Kenya has lifted a year-long freeze on the registration of savings and credit cooperatives (SACCOs) but tightened entry requirements in a bid to restore confidence in a sector shaken by governance failures.
- •New rules require prospective SACCOs to show at least KSh 1.2 million in operational capital before licensing, alongside proof of physical offices, staff, and formal management structures.
- •They must also demonstrate the ability to mobilize KSh 10 million within their first year of their operation, with such vaulted conditions to curb undercapitalized entities that rely on member deposits to cover basic administrative costs.
- •The resumption follows a suspension imposed in May last year after a string of operational and governance problems at several high-profile cooperatives exposed regulatory gaps.
“We want SACCOs that can sustain themselves and protect members’ savings. Every SACCO must also have a physical office, staff, and proper operational structures,” said the Commissioner for Co-operative Development, David Obonyo.
State authorities utilized the pause period to review the existing legal framework governing the sector, culminating in stricter thresholds designed to filter out weak entrants.
The overhaul comes as regulators confront a system that is large but unevenly compliant. Of roughly 14,000 registered SACCOs, only about 4,000 consistently file annual returns, raising concerns about transparency, solvency, and oversight.
Corporate Governance
In parallel, the government is pushing structural changes to governance. SACCOs with more than 5,000 members will be required to adopt a delegate system for annual general meetings, replacing mass gatherings that have proven unwieldy and ineffective for decision-making at scale.
Legislative reforms remain in flux, with a new Co-operative Bill still under mediation between the National Assembly and the Senate over unresolved issues including term limits for officials. Authorities are aiming to finalize the process before the sector marks International Co-operative Day in early July.

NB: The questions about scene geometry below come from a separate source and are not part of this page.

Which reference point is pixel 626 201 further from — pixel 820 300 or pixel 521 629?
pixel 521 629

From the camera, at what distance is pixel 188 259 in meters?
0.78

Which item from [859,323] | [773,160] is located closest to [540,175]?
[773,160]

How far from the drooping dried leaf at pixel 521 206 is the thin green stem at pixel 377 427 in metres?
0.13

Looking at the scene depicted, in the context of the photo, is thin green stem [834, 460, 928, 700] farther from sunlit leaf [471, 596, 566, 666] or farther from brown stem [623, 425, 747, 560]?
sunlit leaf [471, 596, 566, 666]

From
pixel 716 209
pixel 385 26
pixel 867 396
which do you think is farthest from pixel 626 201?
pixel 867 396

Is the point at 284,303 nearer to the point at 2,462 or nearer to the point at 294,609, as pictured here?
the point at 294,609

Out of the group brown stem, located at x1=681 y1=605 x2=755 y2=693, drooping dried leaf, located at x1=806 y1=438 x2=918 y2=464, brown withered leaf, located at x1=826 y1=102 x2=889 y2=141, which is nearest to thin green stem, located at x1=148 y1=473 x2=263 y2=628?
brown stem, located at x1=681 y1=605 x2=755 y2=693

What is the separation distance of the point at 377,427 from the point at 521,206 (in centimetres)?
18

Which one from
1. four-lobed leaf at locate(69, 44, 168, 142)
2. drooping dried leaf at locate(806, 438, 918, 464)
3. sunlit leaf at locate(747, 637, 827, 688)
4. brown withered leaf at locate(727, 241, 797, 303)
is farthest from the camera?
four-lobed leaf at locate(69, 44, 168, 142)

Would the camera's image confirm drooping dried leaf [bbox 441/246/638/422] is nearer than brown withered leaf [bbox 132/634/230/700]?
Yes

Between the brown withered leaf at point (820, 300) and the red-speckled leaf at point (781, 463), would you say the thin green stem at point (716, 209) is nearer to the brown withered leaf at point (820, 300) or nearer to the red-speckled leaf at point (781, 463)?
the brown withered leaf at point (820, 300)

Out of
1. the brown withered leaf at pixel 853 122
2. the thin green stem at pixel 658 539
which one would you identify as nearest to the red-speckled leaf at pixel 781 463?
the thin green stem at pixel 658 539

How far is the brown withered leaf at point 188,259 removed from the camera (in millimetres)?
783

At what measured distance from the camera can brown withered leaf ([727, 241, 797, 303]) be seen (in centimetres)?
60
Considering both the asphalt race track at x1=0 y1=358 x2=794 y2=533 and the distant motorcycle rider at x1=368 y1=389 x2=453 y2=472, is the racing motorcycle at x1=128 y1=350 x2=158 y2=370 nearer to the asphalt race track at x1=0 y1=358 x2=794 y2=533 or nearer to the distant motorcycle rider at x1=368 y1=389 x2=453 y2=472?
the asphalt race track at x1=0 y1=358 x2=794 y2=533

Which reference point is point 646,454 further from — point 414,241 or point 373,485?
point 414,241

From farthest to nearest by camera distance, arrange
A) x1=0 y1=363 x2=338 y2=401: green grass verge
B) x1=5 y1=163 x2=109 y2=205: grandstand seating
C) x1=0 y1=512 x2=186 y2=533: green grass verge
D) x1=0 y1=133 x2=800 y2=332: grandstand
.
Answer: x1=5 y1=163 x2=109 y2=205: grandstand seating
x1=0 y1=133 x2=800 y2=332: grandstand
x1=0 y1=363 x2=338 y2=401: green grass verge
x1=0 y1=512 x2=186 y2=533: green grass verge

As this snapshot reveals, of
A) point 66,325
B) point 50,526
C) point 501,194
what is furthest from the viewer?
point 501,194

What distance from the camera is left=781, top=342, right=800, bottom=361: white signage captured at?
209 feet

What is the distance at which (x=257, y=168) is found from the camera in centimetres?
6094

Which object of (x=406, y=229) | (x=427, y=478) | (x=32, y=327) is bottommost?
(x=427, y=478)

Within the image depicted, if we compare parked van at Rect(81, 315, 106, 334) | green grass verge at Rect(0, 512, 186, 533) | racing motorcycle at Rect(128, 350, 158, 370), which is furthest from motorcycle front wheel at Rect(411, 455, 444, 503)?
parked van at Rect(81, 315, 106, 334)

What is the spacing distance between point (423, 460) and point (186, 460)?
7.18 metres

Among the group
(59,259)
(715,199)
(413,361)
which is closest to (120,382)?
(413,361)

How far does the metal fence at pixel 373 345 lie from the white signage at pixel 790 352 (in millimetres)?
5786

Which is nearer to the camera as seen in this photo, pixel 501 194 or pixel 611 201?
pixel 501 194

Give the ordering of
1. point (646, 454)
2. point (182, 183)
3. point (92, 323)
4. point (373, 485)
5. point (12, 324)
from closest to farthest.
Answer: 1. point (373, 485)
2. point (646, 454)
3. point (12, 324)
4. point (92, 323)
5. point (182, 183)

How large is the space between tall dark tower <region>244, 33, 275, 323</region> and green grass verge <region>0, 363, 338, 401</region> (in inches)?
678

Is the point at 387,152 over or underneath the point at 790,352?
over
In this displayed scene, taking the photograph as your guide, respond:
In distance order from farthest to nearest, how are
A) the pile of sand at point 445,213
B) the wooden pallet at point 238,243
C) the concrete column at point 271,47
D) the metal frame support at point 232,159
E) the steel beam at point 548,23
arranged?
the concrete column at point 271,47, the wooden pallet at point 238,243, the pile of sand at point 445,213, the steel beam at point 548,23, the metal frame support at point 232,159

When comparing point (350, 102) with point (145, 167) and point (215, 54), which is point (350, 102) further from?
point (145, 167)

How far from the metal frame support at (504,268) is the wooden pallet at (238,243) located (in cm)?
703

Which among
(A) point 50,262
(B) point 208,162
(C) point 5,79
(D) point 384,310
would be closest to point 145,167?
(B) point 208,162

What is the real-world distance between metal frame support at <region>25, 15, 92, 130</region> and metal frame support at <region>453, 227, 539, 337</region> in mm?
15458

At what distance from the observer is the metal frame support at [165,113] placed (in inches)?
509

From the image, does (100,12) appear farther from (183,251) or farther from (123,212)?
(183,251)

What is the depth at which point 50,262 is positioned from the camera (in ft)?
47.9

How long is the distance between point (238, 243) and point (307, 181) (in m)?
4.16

The changes target a sector that underpins a significant share of Kenya’s financial ecosystem. Cooperatives serve tens of millions of members, channeling savings into credit for small businesses, housing, and agriculture. But their reach has also made them vulnerable to mismanagement, political interference, and weak internal controls.
While SACCO deposits rose to KSh 749.4 billion across 16 million accounts in 2024, the funding base is highly concentrated, with roughly KSh 566 billion (more than three-quarters of total deposits) held in just over 4% of accounts.
Officials are betting that higher entry barriers and tighter governance will consolidate the industry, potentially forcing smaller or struggling SACCOs to merge or exit. The result, if the enforcement holds, would be fewer but more stable institutions in a system long defined by its breadth rather than its resilience.